— Start of Extracted information —
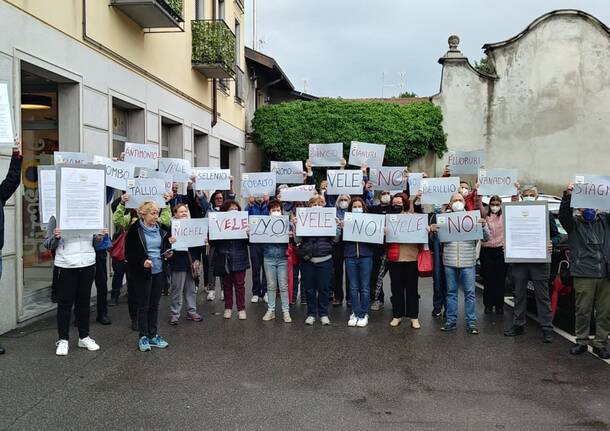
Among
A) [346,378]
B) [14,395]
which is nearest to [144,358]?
[14,395]

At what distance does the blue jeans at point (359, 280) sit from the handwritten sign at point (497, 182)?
8.43 ft

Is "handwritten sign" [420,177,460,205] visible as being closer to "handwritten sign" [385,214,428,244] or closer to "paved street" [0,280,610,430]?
"handwritten sign" [385,214,428,244]

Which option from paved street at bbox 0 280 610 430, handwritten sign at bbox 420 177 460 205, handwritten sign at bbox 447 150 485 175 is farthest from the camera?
handwritten sign at bbox 447 150 485 175

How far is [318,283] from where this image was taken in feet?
26.3

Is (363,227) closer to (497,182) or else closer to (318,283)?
(318,283)

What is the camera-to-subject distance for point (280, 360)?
Answer: 6.40m

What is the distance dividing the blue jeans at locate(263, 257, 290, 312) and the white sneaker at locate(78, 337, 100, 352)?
100 inches

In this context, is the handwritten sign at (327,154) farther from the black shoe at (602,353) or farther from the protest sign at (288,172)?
the black shoe at (602,353)

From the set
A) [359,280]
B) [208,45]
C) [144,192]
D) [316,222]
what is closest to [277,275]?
[316,222]

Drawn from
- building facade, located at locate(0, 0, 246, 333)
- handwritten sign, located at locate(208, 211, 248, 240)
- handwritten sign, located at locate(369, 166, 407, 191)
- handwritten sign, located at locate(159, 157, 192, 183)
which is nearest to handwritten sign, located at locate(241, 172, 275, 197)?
handwritten sign, located at locate(159, 157, 192, 183)

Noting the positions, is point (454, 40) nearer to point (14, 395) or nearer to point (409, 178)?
point (409, 178)

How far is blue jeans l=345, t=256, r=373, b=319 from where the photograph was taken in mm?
8023

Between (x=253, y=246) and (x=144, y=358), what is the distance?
3.73 metres

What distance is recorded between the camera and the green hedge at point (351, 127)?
20.7 metres
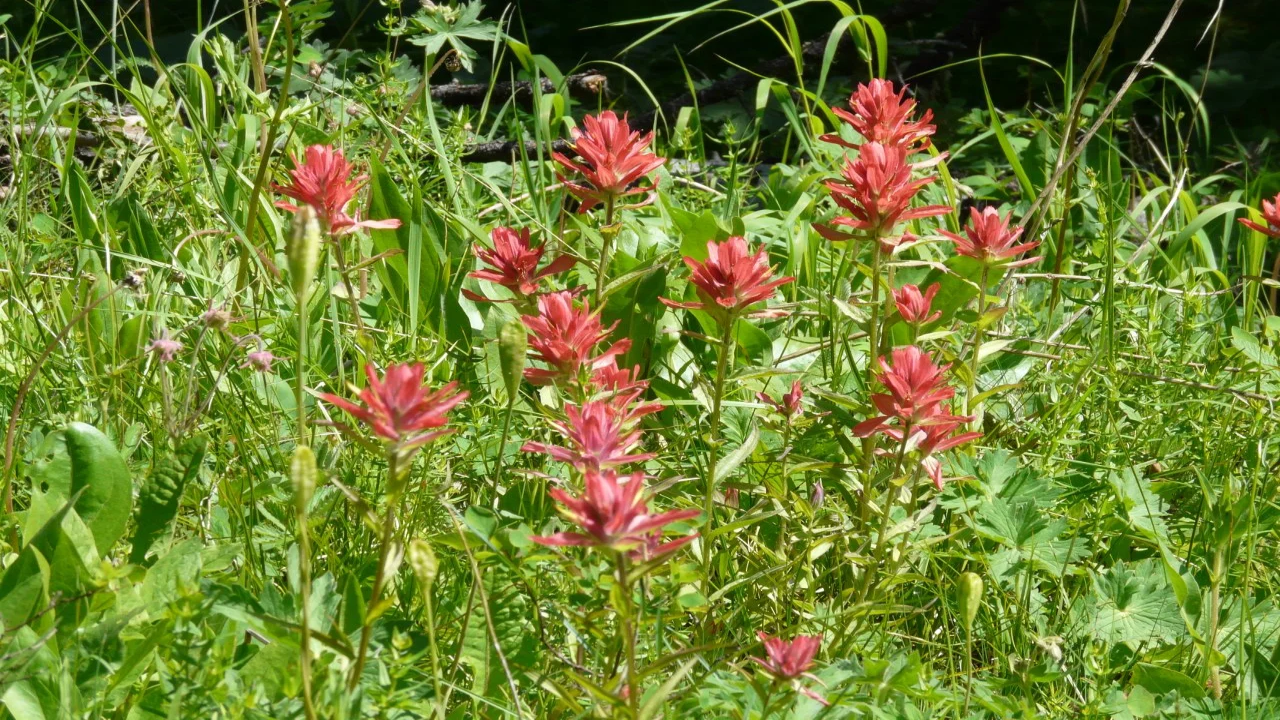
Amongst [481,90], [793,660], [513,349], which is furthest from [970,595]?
[481,90]

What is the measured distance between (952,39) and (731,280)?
3.30 meters

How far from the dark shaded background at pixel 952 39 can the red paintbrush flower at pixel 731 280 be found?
2.86 meters

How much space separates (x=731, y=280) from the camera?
1225 mm

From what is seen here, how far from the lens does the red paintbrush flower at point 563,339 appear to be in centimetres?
123

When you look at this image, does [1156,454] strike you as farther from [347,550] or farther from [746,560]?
[347,550]

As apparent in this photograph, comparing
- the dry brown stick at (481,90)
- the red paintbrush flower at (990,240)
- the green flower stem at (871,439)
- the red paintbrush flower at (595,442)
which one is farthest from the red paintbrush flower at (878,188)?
the dry brown stick at (481,90)

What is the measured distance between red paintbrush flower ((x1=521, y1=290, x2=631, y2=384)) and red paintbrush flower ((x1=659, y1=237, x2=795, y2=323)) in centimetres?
9

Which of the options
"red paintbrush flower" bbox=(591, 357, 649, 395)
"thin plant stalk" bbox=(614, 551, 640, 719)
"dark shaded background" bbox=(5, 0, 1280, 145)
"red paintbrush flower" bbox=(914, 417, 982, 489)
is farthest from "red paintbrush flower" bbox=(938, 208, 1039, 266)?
"dark shaded background" bbox=(5, 0, 1280, 145)

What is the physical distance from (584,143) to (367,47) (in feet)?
9.67

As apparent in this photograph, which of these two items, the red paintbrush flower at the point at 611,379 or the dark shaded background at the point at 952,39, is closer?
the red paintbrush flower at the point at 611,379

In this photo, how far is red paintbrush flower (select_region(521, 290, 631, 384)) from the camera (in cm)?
123

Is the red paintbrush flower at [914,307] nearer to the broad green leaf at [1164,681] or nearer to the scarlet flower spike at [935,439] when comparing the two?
the scarlet flower spike at [935,439]

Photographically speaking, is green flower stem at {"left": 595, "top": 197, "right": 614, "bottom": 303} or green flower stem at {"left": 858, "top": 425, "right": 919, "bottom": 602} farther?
green flower stem at {"left": 595, "top": 197, "right": 614, "bottom": 303}

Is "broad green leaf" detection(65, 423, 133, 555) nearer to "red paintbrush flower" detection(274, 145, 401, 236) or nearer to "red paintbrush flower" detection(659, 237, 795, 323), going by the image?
"red paintbrush flower" detection(274, 145, 401, 236)
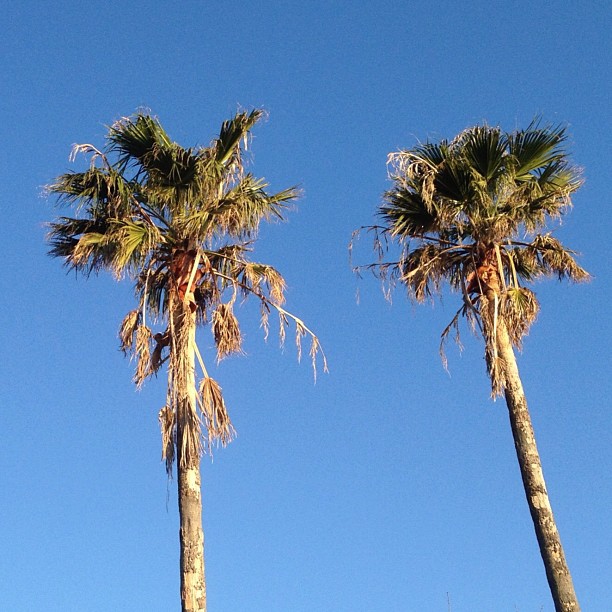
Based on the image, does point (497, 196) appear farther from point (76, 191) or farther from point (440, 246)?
point (76, 191)

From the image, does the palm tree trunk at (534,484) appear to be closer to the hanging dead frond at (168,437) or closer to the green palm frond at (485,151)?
the green palm frond at (485,151)

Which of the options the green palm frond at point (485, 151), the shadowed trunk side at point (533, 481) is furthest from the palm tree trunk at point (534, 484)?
the green palm frond at point (485, 151)

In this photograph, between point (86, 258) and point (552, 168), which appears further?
point (552, 168)

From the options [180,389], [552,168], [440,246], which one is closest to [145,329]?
[180,389]

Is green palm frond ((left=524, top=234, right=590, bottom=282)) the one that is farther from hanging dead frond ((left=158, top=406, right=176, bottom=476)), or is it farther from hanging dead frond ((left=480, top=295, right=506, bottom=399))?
hanging dead frond ((left=158, top=406, right=176, bottom=476))

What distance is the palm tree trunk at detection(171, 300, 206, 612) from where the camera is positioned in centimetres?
1588

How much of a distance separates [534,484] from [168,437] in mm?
5452

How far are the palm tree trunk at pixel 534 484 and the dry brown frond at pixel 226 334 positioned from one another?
13.6ft

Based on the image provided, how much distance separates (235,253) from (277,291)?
952mm

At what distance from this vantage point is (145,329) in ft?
59.5

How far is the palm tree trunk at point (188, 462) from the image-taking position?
52.1ft

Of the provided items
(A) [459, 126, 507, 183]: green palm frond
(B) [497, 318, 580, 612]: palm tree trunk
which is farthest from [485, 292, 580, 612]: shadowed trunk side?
(A) [459, 126, 507, 183]: green palm frond

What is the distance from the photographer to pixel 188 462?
16.8 metres

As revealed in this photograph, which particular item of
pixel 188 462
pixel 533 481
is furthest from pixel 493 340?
pixel 188 462
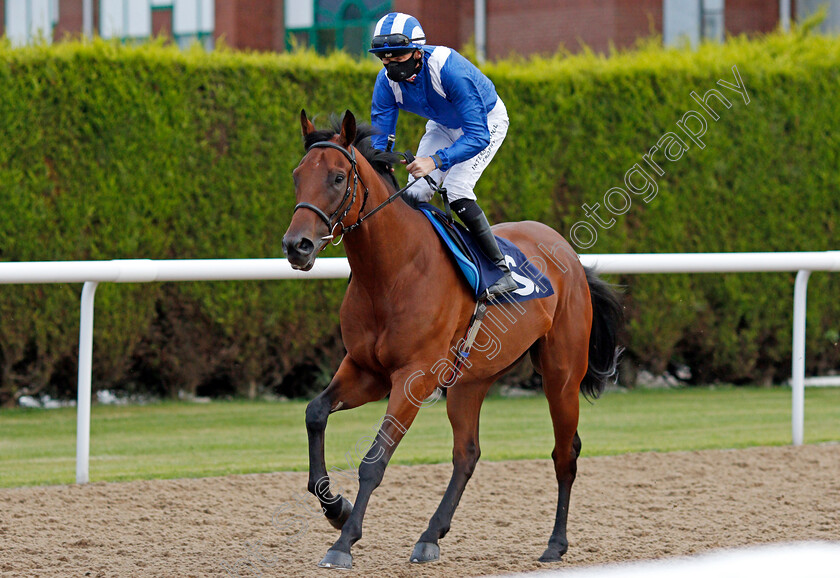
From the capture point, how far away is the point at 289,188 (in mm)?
8195

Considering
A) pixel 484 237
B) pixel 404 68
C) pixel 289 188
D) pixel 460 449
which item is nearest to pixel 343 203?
pixel 404 68

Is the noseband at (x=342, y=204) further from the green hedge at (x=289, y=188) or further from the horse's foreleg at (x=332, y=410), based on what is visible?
the green hedge at (x=289, y=188)

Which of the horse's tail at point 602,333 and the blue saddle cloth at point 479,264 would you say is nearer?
the blue saddle cloth at point 479,264

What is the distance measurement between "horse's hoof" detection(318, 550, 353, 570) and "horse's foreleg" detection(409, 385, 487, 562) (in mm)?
563

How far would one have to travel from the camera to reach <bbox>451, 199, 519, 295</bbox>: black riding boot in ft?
13.1

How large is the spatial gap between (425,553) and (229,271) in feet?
7.17

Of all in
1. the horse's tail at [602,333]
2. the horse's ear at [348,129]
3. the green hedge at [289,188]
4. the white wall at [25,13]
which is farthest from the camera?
the white wall at [25,13]

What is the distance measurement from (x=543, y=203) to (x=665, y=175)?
3.82 feet

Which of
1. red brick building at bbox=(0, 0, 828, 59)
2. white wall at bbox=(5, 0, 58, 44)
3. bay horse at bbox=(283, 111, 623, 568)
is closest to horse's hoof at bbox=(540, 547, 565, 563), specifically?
bay horse at bbox=(283, 111, 623, 568)

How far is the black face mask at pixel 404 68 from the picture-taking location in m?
3.81

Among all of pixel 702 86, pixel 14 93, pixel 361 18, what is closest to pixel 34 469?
pixel 14 93

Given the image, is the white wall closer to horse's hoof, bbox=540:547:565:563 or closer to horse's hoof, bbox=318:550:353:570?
horse's hoof, bbox=540:547:565:563

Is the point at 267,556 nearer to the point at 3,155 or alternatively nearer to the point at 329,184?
the point at 329,184

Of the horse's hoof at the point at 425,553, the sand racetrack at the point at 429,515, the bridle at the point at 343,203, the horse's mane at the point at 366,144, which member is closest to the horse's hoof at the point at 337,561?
the sand racetrack at the point at 429,515
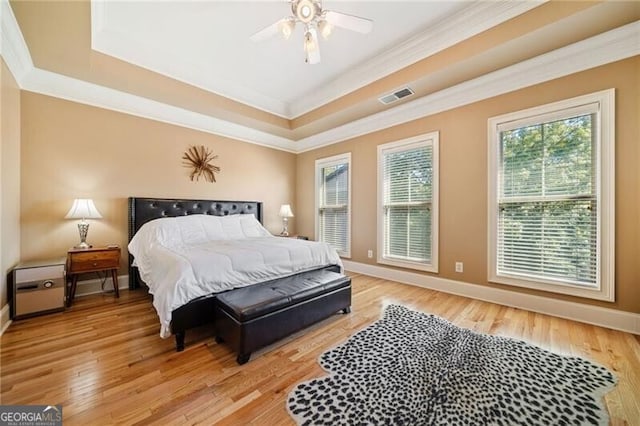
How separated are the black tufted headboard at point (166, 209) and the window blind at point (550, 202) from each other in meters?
4.09

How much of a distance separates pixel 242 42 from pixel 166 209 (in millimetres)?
2581

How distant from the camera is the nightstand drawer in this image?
290 centimetres

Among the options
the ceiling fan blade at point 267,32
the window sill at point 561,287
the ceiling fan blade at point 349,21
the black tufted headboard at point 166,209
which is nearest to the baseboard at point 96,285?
the black tufted headboard at point 166,209

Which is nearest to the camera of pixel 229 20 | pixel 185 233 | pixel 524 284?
pixel 229 20

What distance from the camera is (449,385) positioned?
1583mm

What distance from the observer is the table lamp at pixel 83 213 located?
2.98 metres

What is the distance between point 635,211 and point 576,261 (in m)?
0.64

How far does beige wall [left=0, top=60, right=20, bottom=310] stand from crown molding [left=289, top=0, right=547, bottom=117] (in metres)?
3.56

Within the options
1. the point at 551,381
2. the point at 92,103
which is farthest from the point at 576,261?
the point at 92,103

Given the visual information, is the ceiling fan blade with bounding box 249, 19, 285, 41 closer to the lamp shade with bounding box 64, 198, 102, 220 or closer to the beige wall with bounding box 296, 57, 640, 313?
the beige wall with bounding box 296, 57, 640, 313

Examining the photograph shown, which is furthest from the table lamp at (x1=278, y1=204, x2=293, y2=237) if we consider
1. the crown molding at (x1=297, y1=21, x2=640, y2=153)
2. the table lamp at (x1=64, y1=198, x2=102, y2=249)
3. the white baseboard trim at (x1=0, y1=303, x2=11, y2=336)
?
the white baseboard trim at (x1=0, y1=303, x2=11, y2=336)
— End of Extracted information —
§ **Stated problem**
Change "white wall" to "pale wall" in the rows from the line containing "Among all of" through the line containing "290 centimetres", and give only those lines with all else unchanged. Leave the pictures out of the answer.

§ **Reply**
Among all of pixel 702 86, pixel 14 93, pixel 361 18, what is closest to pixel 34 469?
pixel 14 93

Given the image, is the pale wall closer to horse's hoof, bbox=540:547:565:563 or closer to horse's hoof, bbox=318:550:353:570?
horse's hoof, bbox=540:547:565:563

Is the point at 267,556 nearer to the point at 3,155 or alternatively nearer to the point at 329,184?
the point at 329,184

Of the horse's hoof at the point at 425,553, the sand racetrack at the point at 429,515, the bridle at the point at 343,203, the horse's mane at the point at 366,144, which member is closest to the horse's hoof at the point at 337,561?
the sand racetrack at the point at 429,515
How separated are the black tufted headboard at point (166, 209) and the window blind at point (550, 202) from each other in meters?
4.09

How much of a distance separates pixel 242 42 from pixel 166 209 (in millimetres)?
2581

How distant from the camera is the nightstand drawer in this image?
290 centimetres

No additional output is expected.